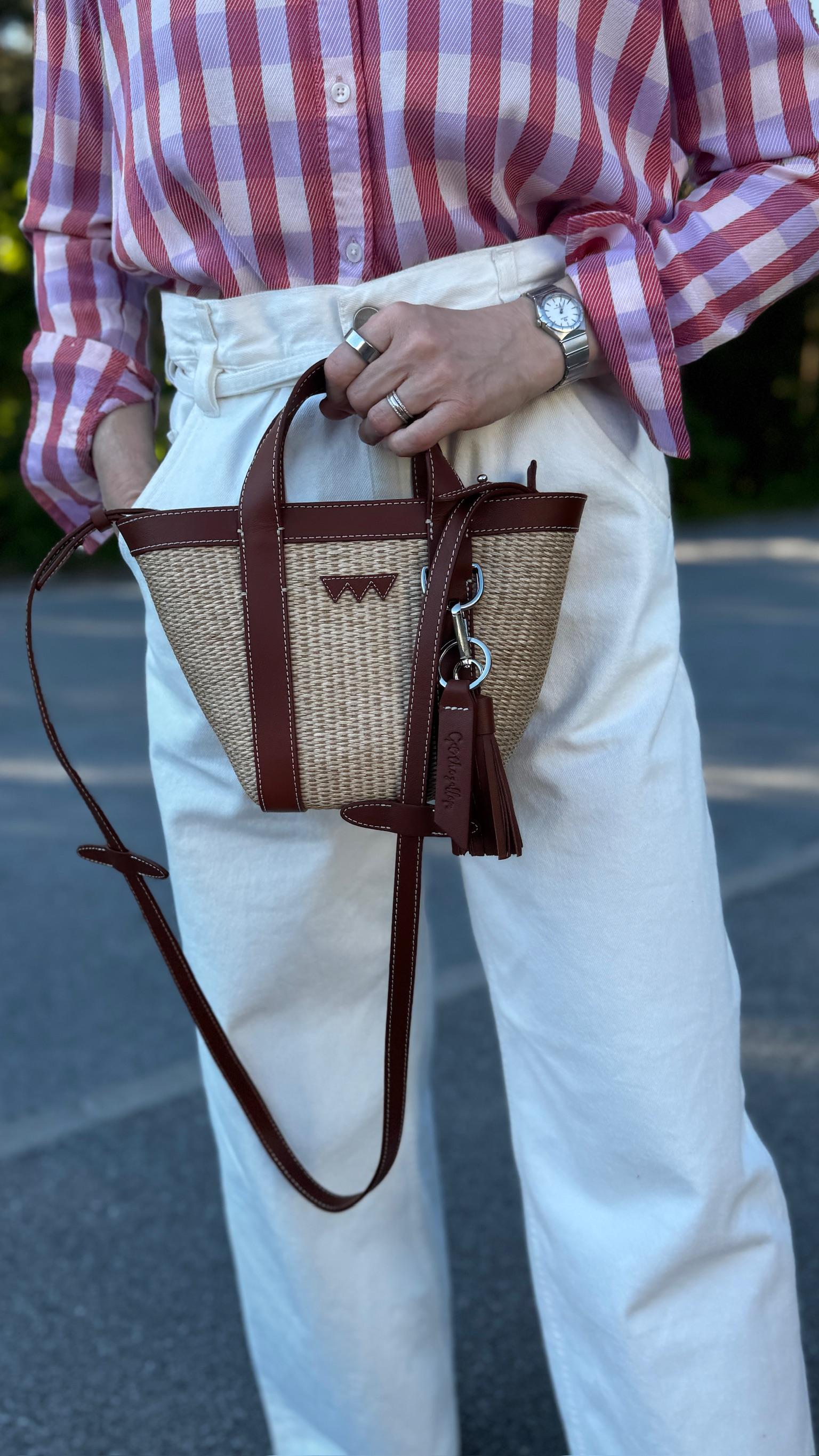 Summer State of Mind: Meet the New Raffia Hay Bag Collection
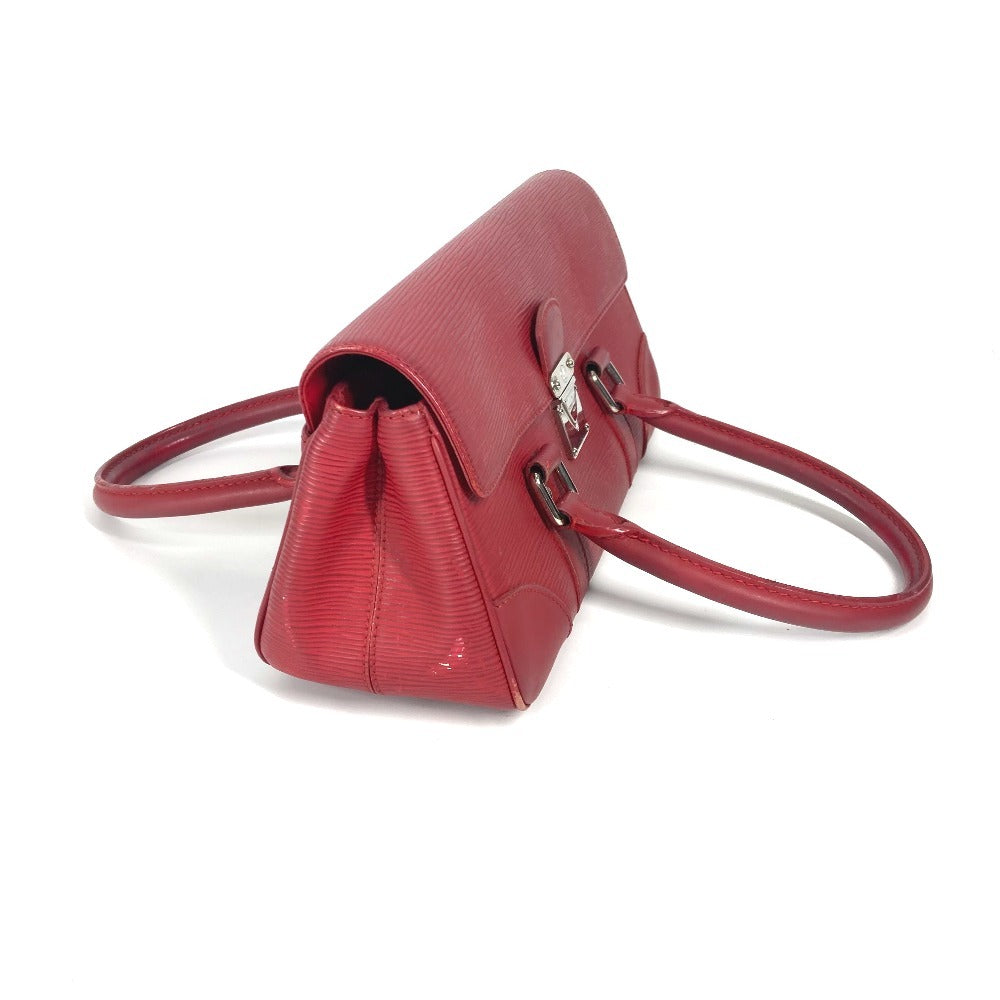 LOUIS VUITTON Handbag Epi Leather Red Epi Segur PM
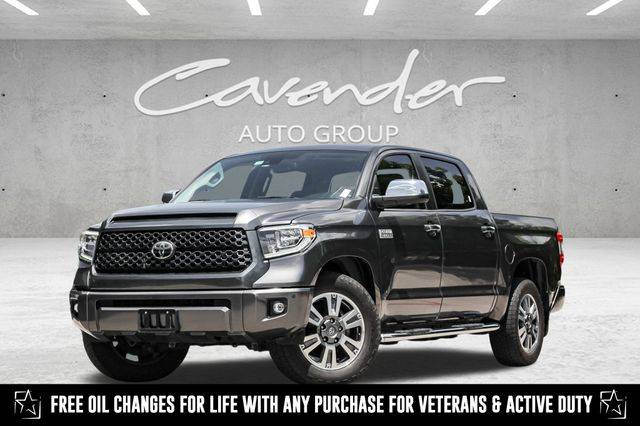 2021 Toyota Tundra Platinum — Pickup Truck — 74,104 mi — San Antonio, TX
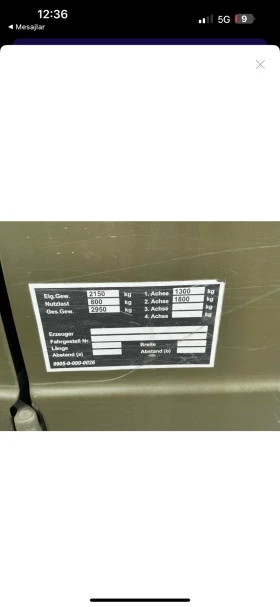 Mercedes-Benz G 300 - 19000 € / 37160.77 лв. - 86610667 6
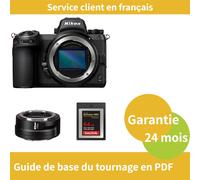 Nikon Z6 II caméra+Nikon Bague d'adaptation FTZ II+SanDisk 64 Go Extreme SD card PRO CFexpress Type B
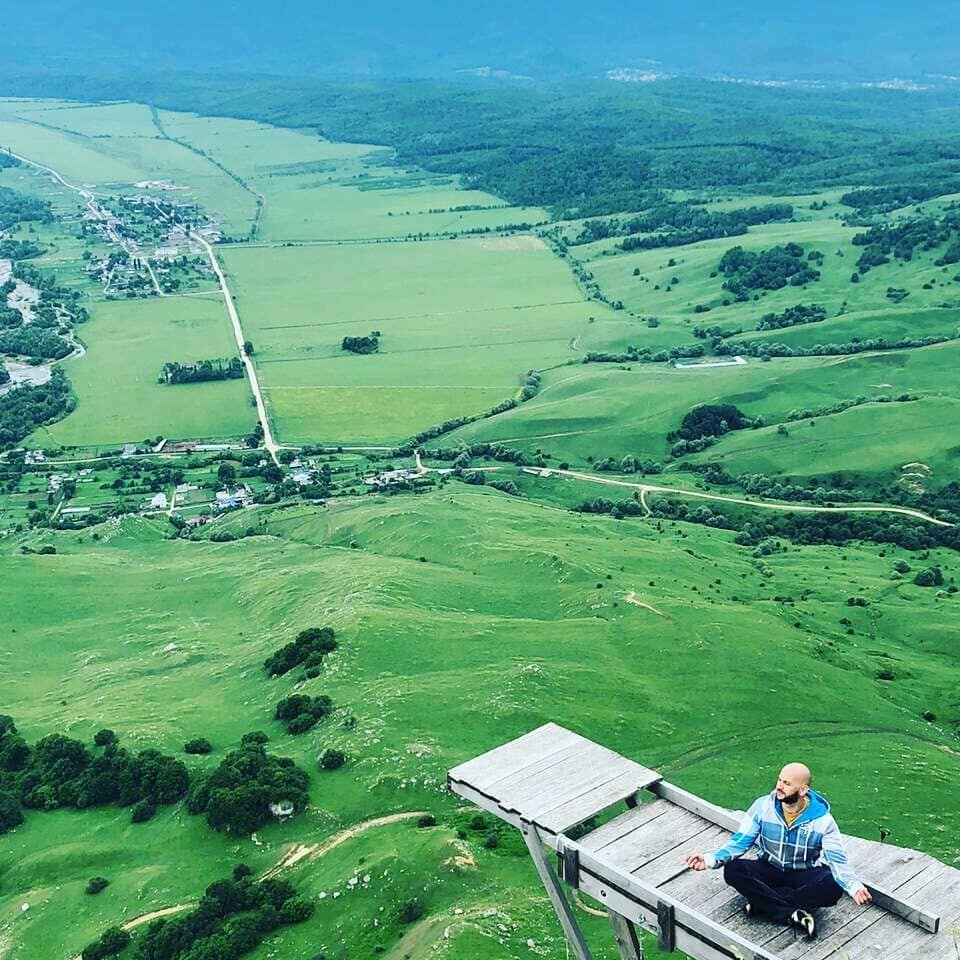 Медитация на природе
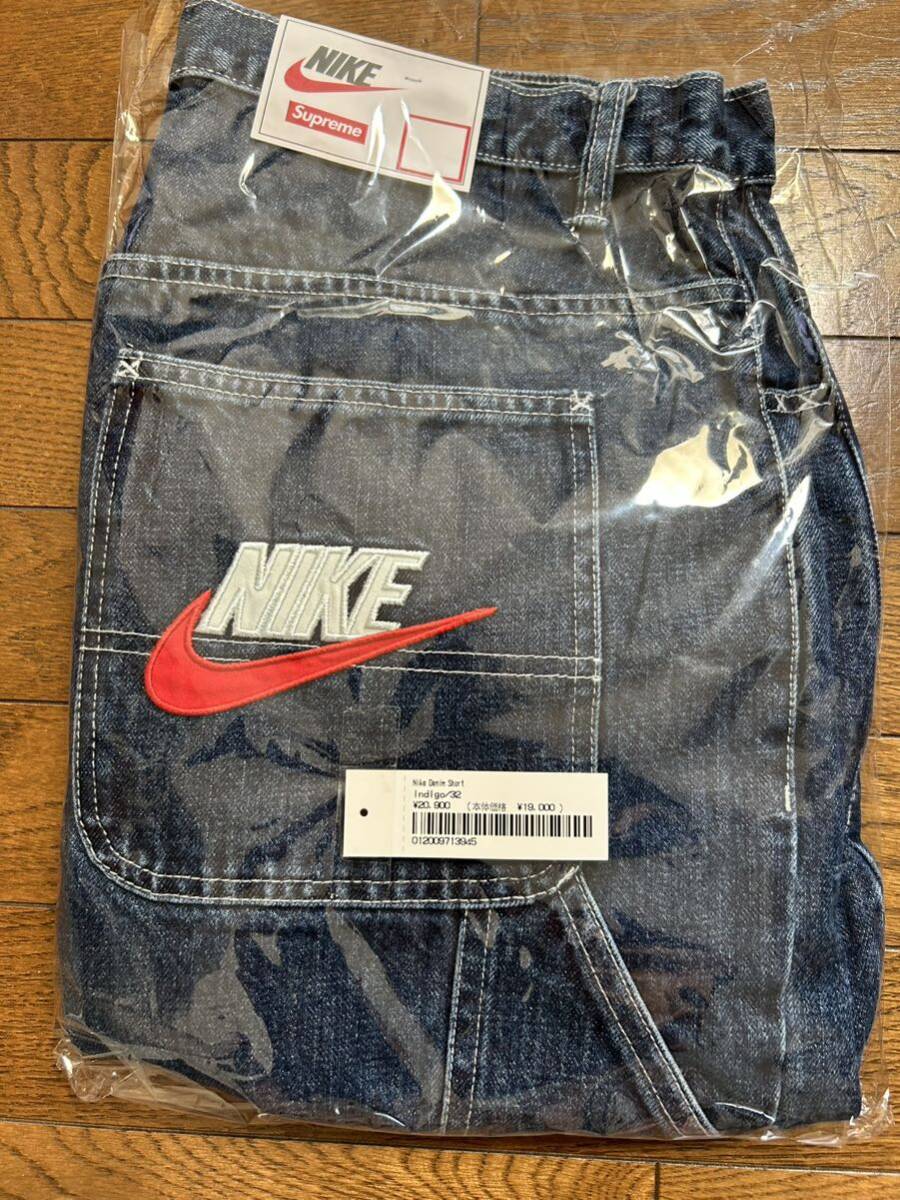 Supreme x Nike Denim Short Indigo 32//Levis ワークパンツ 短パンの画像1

____________

== Problem statement ==
When you reach an image, pass over it, and retype all other material exactly.

== Task answer ==
 Summer State of Mind: Meet the New Raffia Hay Bag Collection
 LOUIS VUITTON Handbag Epi Leather Red Epi Segur PM
 2021 Toyota Tundra Platinum — Pickup Truck — 74,104 mi — San Antonio, TX
 Mercedes-Benz G 300 - 19000 € / 37160.77 лв. - 86610667 6
 Nikon Z6 II caméra+Nikon Bague d'adaptation FTZ II+SanDisk 64 Go Extreme SD card PRO CFexpress Type B
 Медитация на природе
 Supreme x Nike Denim Short Indigo 32//Levis ワークパンツ 短パンの画像1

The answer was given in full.